## Instruction
Write out the whole listing, matching it exactly.

## Records shown

● ● ● ● ●

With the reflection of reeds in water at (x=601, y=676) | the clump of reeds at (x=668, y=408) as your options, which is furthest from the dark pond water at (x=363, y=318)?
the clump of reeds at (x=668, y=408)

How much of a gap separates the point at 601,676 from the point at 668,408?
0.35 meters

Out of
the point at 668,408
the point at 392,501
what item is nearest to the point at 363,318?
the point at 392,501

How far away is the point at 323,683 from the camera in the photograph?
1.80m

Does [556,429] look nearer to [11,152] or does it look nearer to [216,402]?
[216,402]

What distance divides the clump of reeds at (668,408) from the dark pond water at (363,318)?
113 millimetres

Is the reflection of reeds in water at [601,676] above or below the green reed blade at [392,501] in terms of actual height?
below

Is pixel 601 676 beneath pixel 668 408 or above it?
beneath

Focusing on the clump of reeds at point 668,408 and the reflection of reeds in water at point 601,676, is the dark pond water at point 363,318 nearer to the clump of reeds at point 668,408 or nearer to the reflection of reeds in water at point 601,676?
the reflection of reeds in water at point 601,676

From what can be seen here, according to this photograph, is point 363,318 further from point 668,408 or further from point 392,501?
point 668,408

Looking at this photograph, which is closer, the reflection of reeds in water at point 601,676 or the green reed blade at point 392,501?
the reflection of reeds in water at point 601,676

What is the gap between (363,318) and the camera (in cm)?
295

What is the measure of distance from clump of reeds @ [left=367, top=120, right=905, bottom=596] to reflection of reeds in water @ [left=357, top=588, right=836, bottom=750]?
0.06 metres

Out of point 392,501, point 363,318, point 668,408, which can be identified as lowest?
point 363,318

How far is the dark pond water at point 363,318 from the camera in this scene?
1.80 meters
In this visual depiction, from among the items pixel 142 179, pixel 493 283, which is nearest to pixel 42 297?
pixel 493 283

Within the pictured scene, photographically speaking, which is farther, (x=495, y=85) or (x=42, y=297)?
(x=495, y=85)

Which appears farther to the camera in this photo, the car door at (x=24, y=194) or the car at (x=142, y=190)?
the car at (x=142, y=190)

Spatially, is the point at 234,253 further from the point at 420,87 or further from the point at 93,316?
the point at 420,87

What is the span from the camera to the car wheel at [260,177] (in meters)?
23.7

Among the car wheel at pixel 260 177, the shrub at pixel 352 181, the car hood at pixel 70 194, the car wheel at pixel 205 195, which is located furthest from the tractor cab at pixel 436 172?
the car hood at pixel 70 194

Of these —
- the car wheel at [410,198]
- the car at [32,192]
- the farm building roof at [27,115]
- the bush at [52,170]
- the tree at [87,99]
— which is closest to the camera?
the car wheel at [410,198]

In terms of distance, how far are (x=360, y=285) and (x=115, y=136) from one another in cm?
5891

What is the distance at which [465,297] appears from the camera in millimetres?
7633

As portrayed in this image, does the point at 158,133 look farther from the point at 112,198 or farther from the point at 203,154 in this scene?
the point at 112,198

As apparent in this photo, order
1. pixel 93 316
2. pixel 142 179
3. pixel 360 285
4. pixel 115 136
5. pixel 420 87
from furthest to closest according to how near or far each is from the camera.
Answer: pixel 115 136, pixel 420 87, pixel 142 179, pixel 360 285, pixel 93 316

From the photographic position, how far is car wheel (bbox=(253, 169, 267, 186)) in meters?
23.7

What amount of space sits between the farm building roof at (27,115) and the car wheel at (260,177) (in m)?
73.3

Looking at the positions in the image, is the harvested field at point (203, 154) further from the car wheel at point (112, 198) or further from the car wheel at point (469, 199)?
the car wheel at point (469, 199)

● ● ● ● ●

## Worked answer
With the reflection of reeds in water at (x=601, y=676) | the clump of reeds at (x=668, y=408) as your options, which is furthest from the dark pond water at (x=363, y=318)?
the clump of reeds at (x=668, y=408)

How much of a gap separates the point at 601,676 from the point at 668,408?
0.35 meters

Out of
the point at 668,408
the point at 392,501
what item is nearest to the point at 363,318?
the point at 392,501

How far away is the point at 323,683 from the camera in the photograph?
1.80m

Does [556,429] look nearer to [11,152] or does it look nearer to [216,402]?
[216,402]

What distance divides the clump of reeds at (668,408) from the dark pond water at (363,318)?
113 millimetres

Is the reflection of reeds in water at [601,676] above or below the green reed blade at [392,501] in terms of actual height?
below

Is pixel 601 676 beneath pixel 668 408 or above it?
beneath

Focusing on the clump of reeds at point 668,408 and the reflection of reeds in water at point 601,676, is the dark pond water at point 363,318 nearer to the clump of reeds at point 668,408 or nearer to the reflection of reeds in water at point 601,676?
the reflection of reeds in water at point 601,676

From what can be seen here, according to this photograph, is point 363,318 further from point 668,408 or further from point 392,501?
point 668,408

Looking at this photograph, which is closer, the reflection of reeds in water at point 601,676 or the green reed blade at point 392,501?
the reflection of reeds in water at point 601,676

What is the gap between (363,318) and the camera (in cm)?
295

What is the measure of distance from clump of reeds @ [left=367, top=120, right=905, bottom=596] to reflection of reeds in water @ [left=357, top=588, right=836, bottom=750]?
0.06 metres

Out of point 392,501, point 363,318, point 668,408, which can be identified as lowest?
point 363,318

How far is the dark pond water at point 363,318 from the camera in this scene?
1.80 meters
In this visual depiction, from among the items pixel 142 179, pixel 493 283, which is nearest to pixel 42 297?
pixel 493 283

Within the pictured scene, photographically speaking, which is farther, (x=495, y=85) or (x=42, y=297)?
(x=495, y=85)

Which appears farther to the camera in this photo, the car door at (x=24, y=194) or the car at (x=142, y=190)?
the car at (x=142, y=190)

Spatially, is the point at 234,253 further from the point at 420,87 or further from the point at 93,316?
the point at 420,87

What is the span from the camera to the car wheel at [260,177] (in meters)?
23.7

Among the car wheel at pixel 260 177, the shrub at pixel 352 181, the car hood at pixel 70 194, the car wheel at pixel 205 195, which is located furthest from the tractor cab at pixel 436 172?
the car hood at pixel 70 194

Of these —
- the car wheel at [410,198]
- the car at [32,192]
- the farm building roof at [27,115]
- the bush at [52,170]
- the tree at [87,99]
— which is closest to the camera?
the car wheel at [410,198]

In terms of distance, how far are (x=360, y=285) and (x=115, y=136) from one another in cm?
5891

What is the distance at which [465,297] appears from the camera in millimetres?
7633

As portrayed in this image, does the point at 158,133 look farther from the point at 112,198 or farther from the point at 203,154 in this scene?
the point at 112,198

As apparent in this photo, order
1. pixel 93 316
2. pixel 142 179
3. pixel 360 285
4. pixel 115 136
5. pixel 420 87
from furthest to closest according to how near or far each is from the camera.
Answer: pixel 115 136, pixel 420 87, pixel 142 179, pixel 360 285, pixel 93 316

From the photographic position, how far is car wheel (bbox=(253, 169, 267, 186)) in meters?
23.7

What amount of space sits between the farm building roof at (27,115) and the car wheel at (260,177) (in m)?
73.3

Looking at the positions in the image, is the harvested field at point (203, 154) further from the car wheel at point (112, 198) or further from the car wheel at point (469, 199)?
the car wheel at point (469, 199)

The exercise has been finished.